Schneider lamenta, no entanto, a falta de
interesse da maioria dos jovens milênios na política brasileira em um momento
tão decisivo do país. "Hoje vivemos um novo processo de impeachment, mas
essa geração não tem lembrança do Collor e nem procura saber", afirma.
Falta de representatividade política
Ainda que seja arriscado generalizar uma
geração com jovens tão diferentes, um ponto em comum defendido por muitos deles
é a falta de uma figura que possa representá-los na política.
A maioria dos
entrevistados pelo EL PAÍS para esta reportagem se diz contra o impeachment de Dilma
Rousseff, mas afirma não se sentir representado por nenhum partido.
"Eu não acredito que a solução seja
azul ou vermelha. O que a gente vive hoje é uma crise generalizada do sistema
em que ambas cores estão inseridas. Não sou a favor do Governo, mas não consigo
apoiar o impeachment e tampouco a oposição", diz Cristina Jaber que não
participou de nenhuma manifestação neste ano.
Essa pode ser, inclusive, uma das
explicações para a pouca adesão de jovens registrada nos diferentes atos
realizados neste ano, tanto contra como a favor do Governo. Segundo
levantamento do Datafolha, no primeiro protesto contra a presidenta, que contou
com 210.000 manifestantes na avenida Paulista, só 6% dos presentes tinham entre
12 e 20 anos de idade.
Nos protestos contra o impeachment de Dilma, os sinais
de engajamento dos jovens foram ainda menores.

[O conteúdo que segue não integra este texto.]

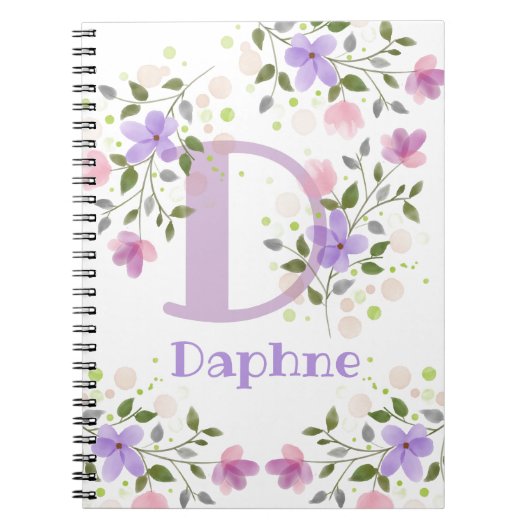 Eerste Initiaal plus naam Daphne met bloemen Notitieboek (Voorkant)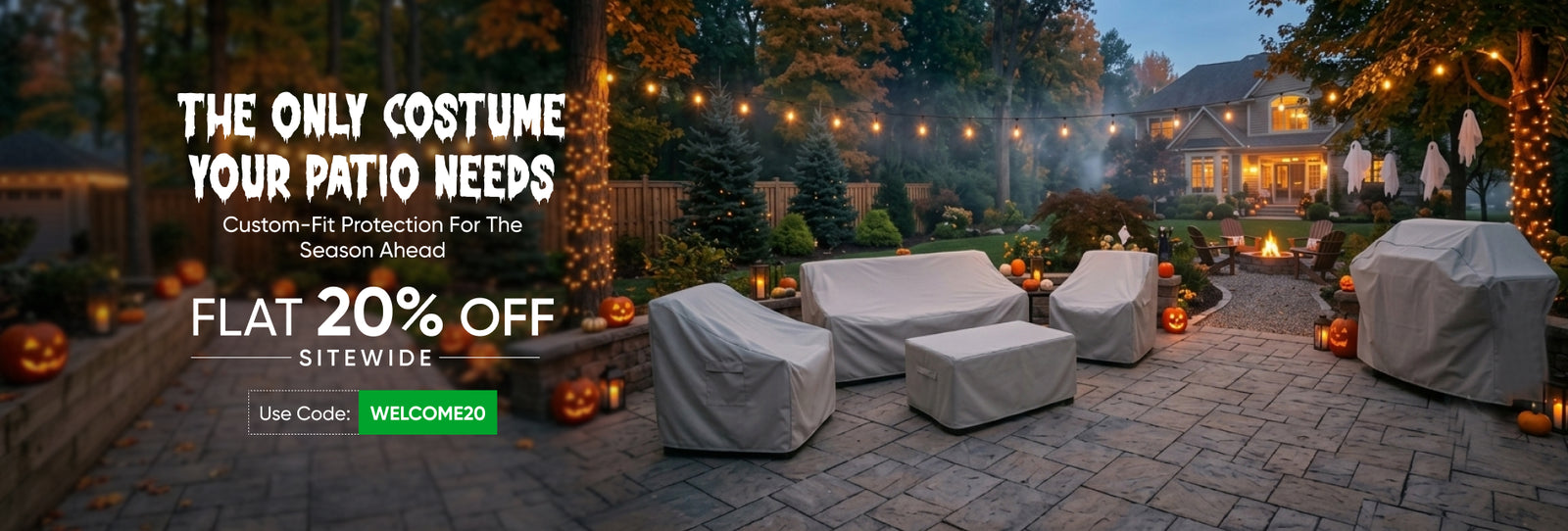 Custom-fit ZIPCovers on patio furniture and grill in a Halloween backyard with pumpkins and string lights, 20% off sitewide
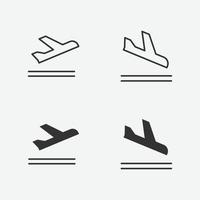 ilustración vectorial del icono de aviones sobre fondo gris para el sitio web y la aplicación móvil vector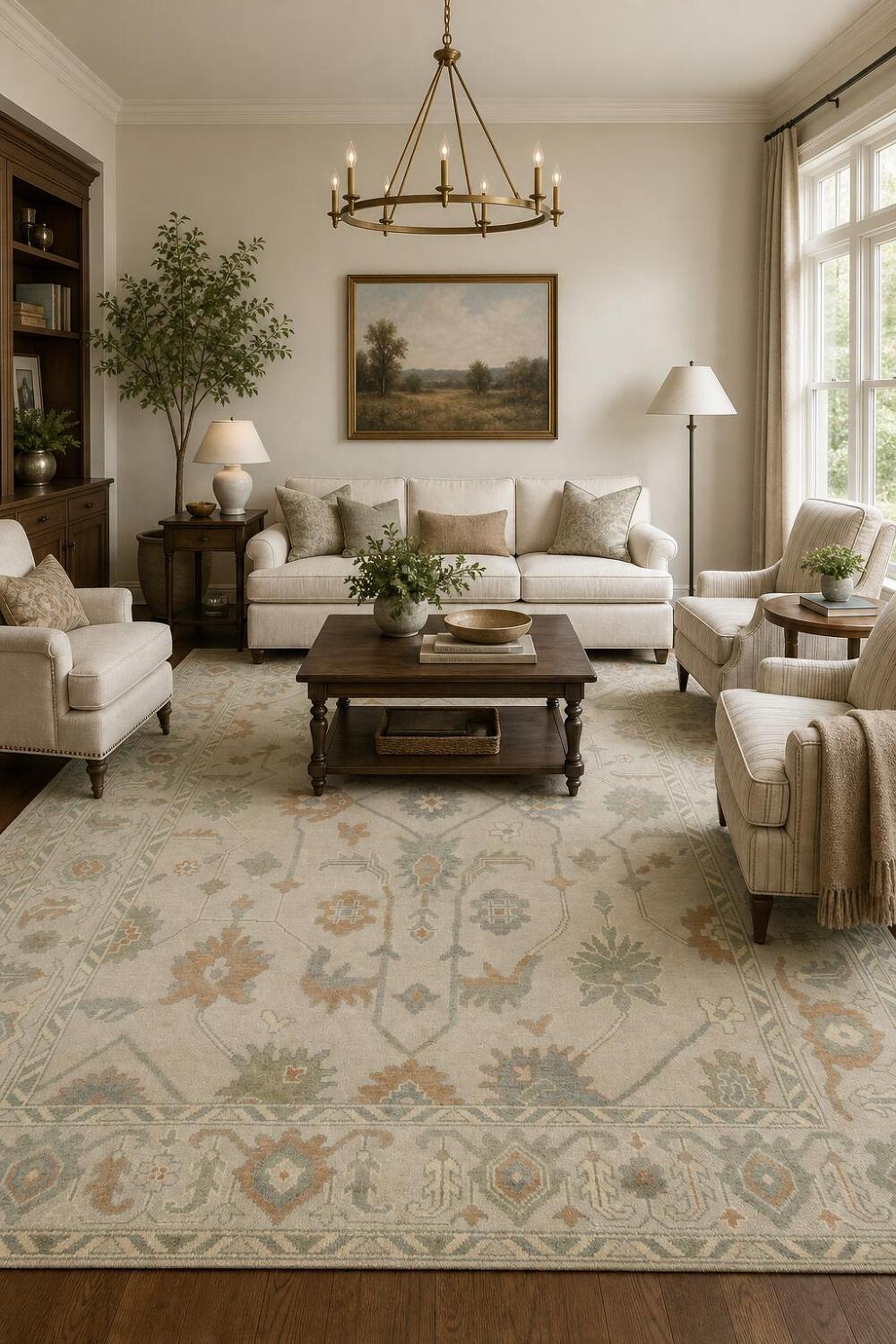 Traditional Earth-Tone Beige Oushak Wool Area Rug 8x10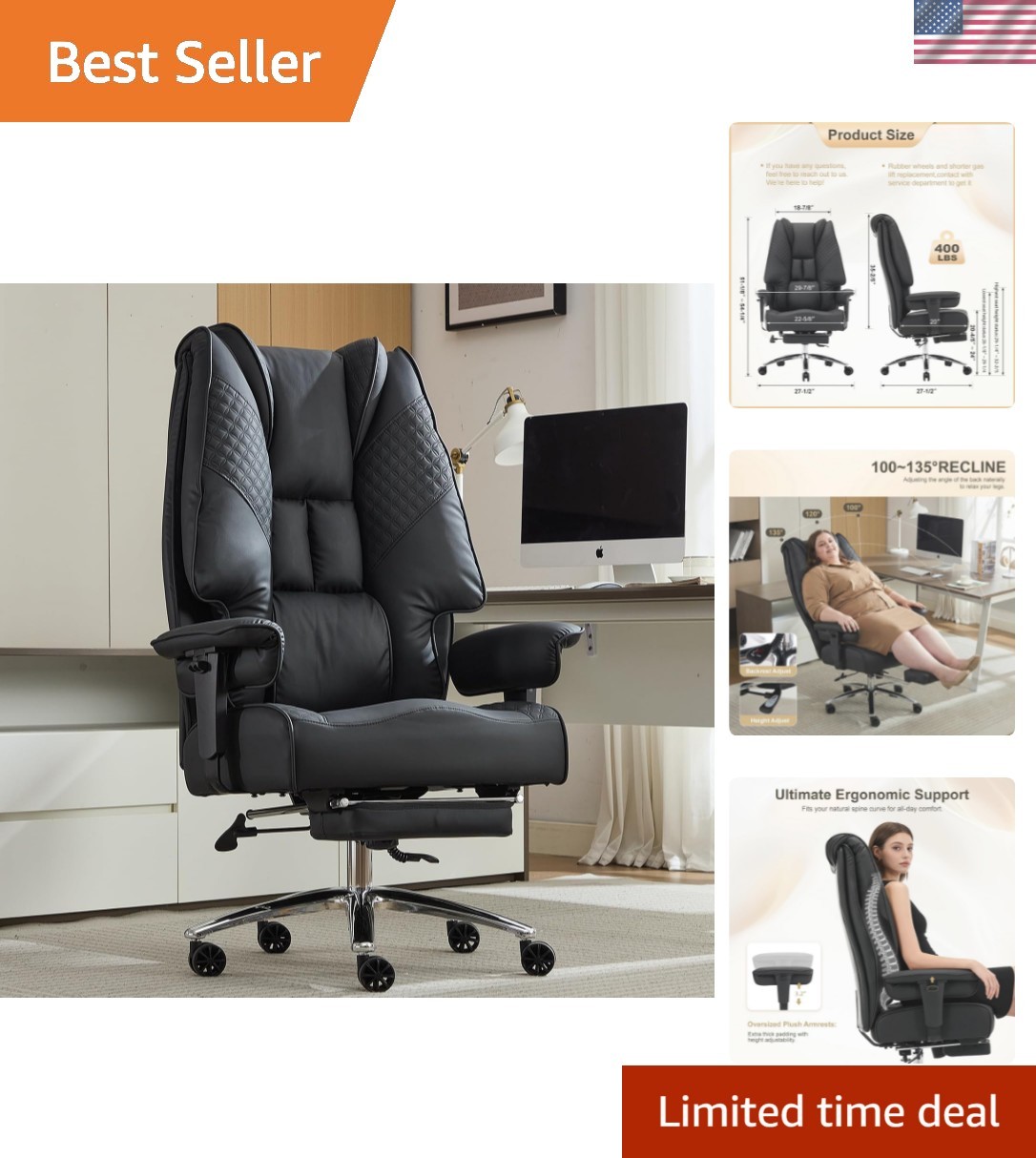 Big and Tall Office Chair 400lbs Wide Seat, Leather High Back Executive Offic...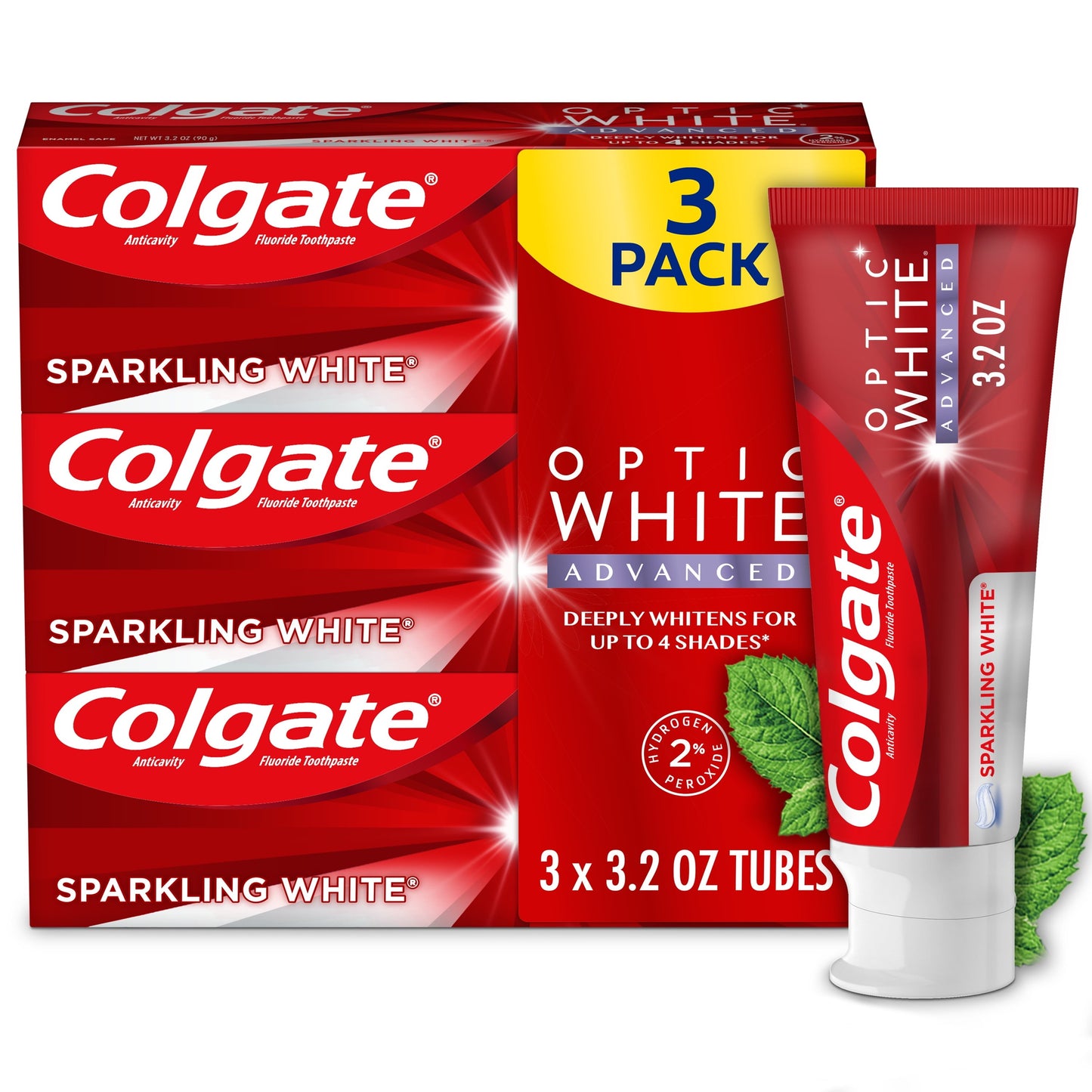 Colgate Optic White Advanced Hydrogen Peroxide Toothpaste, Sparkling White, 3 Pack, 3.2 oz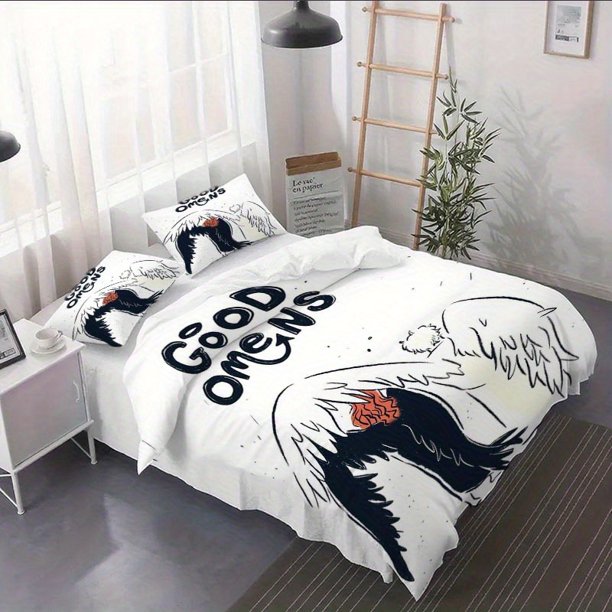 3pcs Good Omens Duvet Cover Set - Bedding Set Includes Filling Not Included. A Comfortable Home Textile Suitable for All Seasons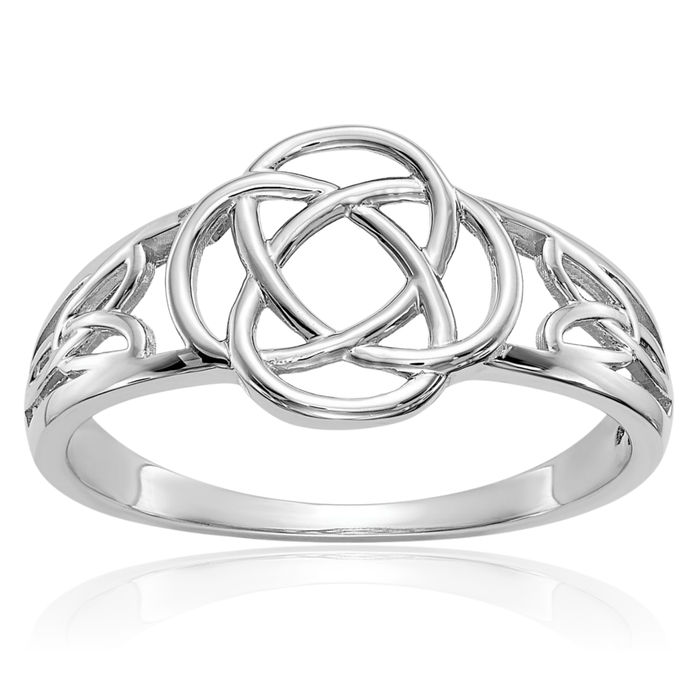 10K Solid White Gold Heart Irish Claddagh Celtic Love Knot Ring Jewelry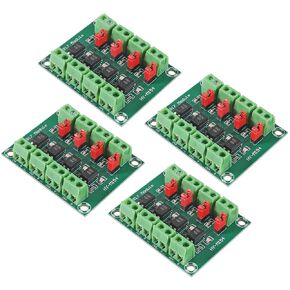 4pcs PC817 4 Channel Optocoupler Isolation Board Voltage Converter Adapter Module 3.6-30V Driver Photoelectric Isolated Module 817 Voltage Isolation Module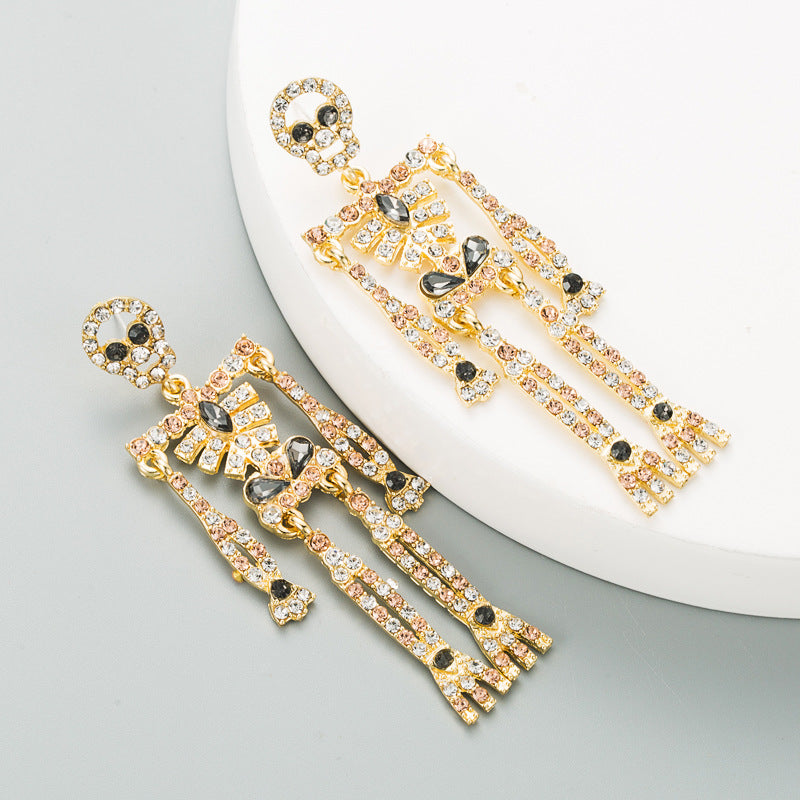 European and American style skull skeleton alloy inlaid rhinestone earrings female personality long exaggerated earrings earrings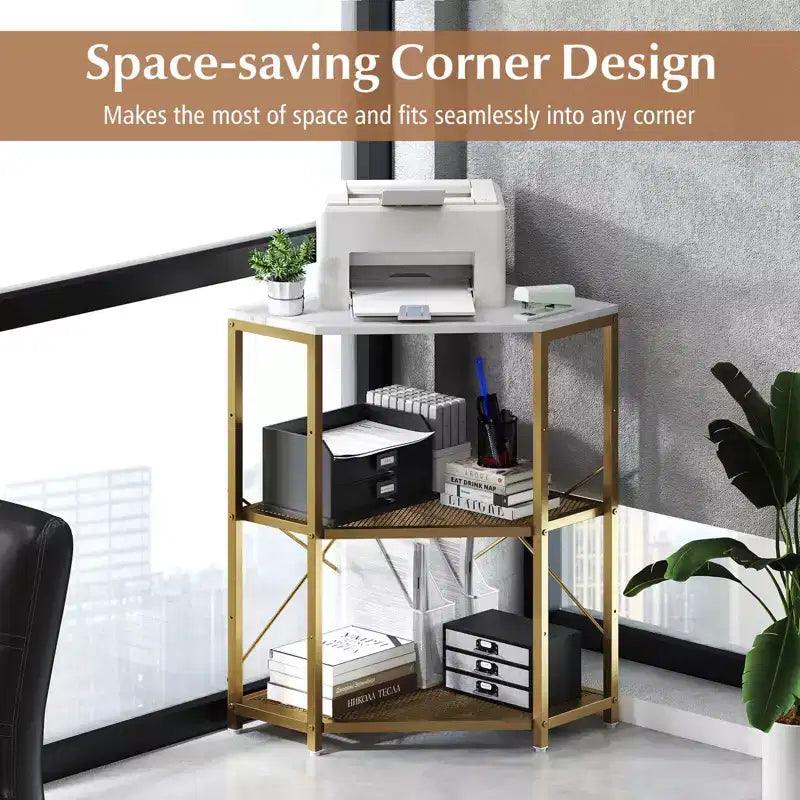 Soporte de impresora de esquina Costway con estación de carga, estante de malla metálica ajustable, Negro/Marrón/Blanco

Numa manifestação contra a saída
da presidenta realizada em agosto do ano passado em São Paulo, com 37.000
pessoas, e outra em dezembro, com 55.000 participantes, os mais jovens nunca
passaram de 5%, segundo o Datafolha. Só no ato deste ano, que contou com a
presença do ex-presidente Luiz Inácio Lula da Silva, a participação dessa faixa
etária foi um pouco maior, chegando a 10% dos presentes.
Se comparado com atos ocorridos em 1992,
que pediam o afastamento do ex-presidente Fernando Collor, o engajamento de
hoje parece ainda menor. Naquela época, o estudante de "cara pintada"
era o símbolo das manifestações contra Collor.
"Hoje, os estudantes não se
sentem representados por ninguém e se distanciam da política",
afirma o
antropólogo Michel Alcoforado.
* O
entrevistado preferiu não ter o seu nome publicado.